2) Agreed on the arbitrariness and contingency of most (all?) institutions, but I would simply add that I don't believe that the arbitrariness or contingency are the whole story. As with evolution, the particular solution to a set of problems we end up with (say, four limbs with five digits each) is arbitrary, but it was arbitrary within bounds - to solve the problems of locomotion and manipulation of our environment, we needed some kind of physical arrangement to handle that. The existence of exoskeletons, tentacles, and so forth is proof that other arbitrary solutions exist within the possible set of solutions, but a possible solution that didn't meet the needs of survival would be outside it. Likewise, various economic and social arrangements can arise and have arisen to deal with various circumstances, but something that works great in a tropical jungle might not work in a cold steppe, and so forth.
3) Fair enough on not being a "step-by-step," but such stories and analysis might help us in coming up with alternatives to try out and ways of evaluating success or lack thereof.
4) Yes, exactly! The practice and doing are the essential part, and assumed within that approach is that you get "outcomes" besides the physically obvious. I think it's reductive and ultimately unhelpful to consider religion purely as an answer to social and physical difficulties (such as the whole "kosher law is a way to avoid food-borne illnesses"), but answering such social and physical difficulties might be part of what makes certain practices stick, in addition to the spiritual outcomes they produce. A tribe that has wonderfully rich relationships with its Gods but starves to death won't be around to pass those practices on, for example.

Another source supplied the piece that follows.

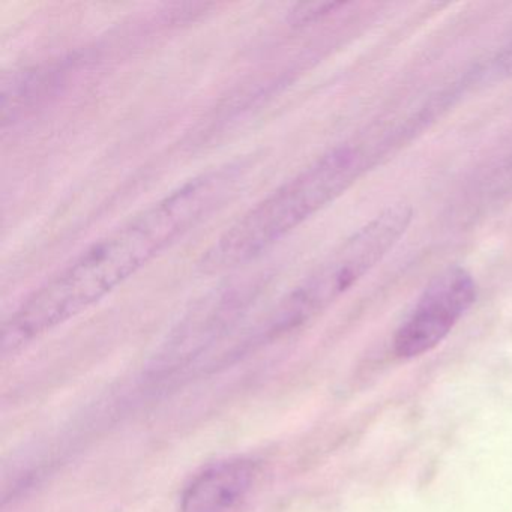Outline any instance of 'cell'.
Segmentation results:
<instances>
[{"label": "cell", "mask_w": 512, "mask_h": 512, "mask_svg": "<svg viewBox=\"0 0 512 512\" xmlns=\"http://www.w3.org/2000/svg\"><path fill=\"white\" fill-rule=\"evenodd\" d=\"M244 172L242 164L209 170L89 245L11 314L2 328V353L17 352L106 298L223 206Z\"/></svg>", "instance_id": "1"}, {"label": "cell", "mask_w": 512, "mask_h": 512, "mask_svg": "<svg viewBox=\"0 0 512 512\" xmlns=\"http://www.w3.org/2000/svg\"><path fill=\"white\" fill-rule=\"evenodd\" d=\"M367 167L359 146L341 145L317 158L298 175L248 209L200 262L203 272H226L247 265L346 193Z\"/></svg>", "instance_id": "2"}, {"label": "cell", "mask_w": 512, "mask_h": 512, "mask_svg": "<svg viewBox=\"0 0 512 512\" xmlns=\"http://www.w3.org/2000/svg\"><path fill=\"white\" fill-rule=\"evenodd\" d=\"M344 2H308L299 4L290 11V22L295 26L310 25L323 17L331 16L335 11L344 7Z\"/></svg>", "instance_id": "8"}, {"label": "cell", "mask_w": 512, "mask_h": 512, "mask_svg": "<svg viewBox=\"0 0 512 512\" xmlns=\"http://www.w3.org/2000/svg\"><path fill=\"white\" fill-rule=\"evenodd\" d=\"M262 466L253 458H227L197 473L182 493V512H245L256 497Z\"/></svg>", "instance_id": "5"}, {"label": "cell", "mask_w": 512, "mask_h": 512, "mask_svg": "<svg viewBox=\"0 0 512 512\" xmlns=\"http://www.w3.org/2000/svg\"><path fill=\"white\" fill-rule=\"evenodd\" d=\"M472 77L479 83L502 82L512 77V40L505 44L487 64L479 67Z\"/></svg>", "instance_id": "7"}, {"label": "cell", "mask_w": 512, "mask_h": 512, "mask_svg": "<svg viewBox=\"0 0 512 512\" xmlns=\"http://www.w3.org/2000/svg\"><path fill=\"white\" fill-rule=\"evenodd\" d=\"M413 220L412 206L395 203L356 230L296 286L269 319L268 332L304 325L367 277L401 241Z\"/></svg>", "instance_id": "3"}, {"label": "cell", "mask_w": 512, "mask_h": 512, "mask_svg": "<svg viewBox=\"0 0 512 512\" xmlns=\"http://www.w3.org/2000/svg\"><path fill=\"white\" fill-rule=\"evenodd\" d=\"M478 286L463 266L452 265L431 278L394 338L400 358L412 359L439 346L475 304Z\"/></svg>", "instance_id": "4"}, {"label": "cell", "mask_w": 512, "mask_h": 512, "mask_svg": "<svg viewBox=\"0 0 512 512\" xmlns=\"http://www.w3.org/2000/svg\"><path fill=\"white\" fill-rule=\"evenodd\" d=\"M242 296L221 295L194 311L179 325L173 337L161 353V362L166 367L188 361L202 352L215 338L220 337L236 314L241 313Z\"/></svg>", "instance_id": "6"}]
</instances>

5) Hmmm, I don't know if egregores would fit into my definition, in part because I still don't understand the term well enough to evaluate. Certainly it seems that some of the things that develop their own egregores (like a nation) would fit my definition, and the fact that it has a more-or-less helpful egregore would likely be part of what makes it work well, but my current understanding is that egregores are more, as you allude to, emergent from underlying mechanisms, rather than standalone, but I could be way off here.
Thanks again for your thoughtful response!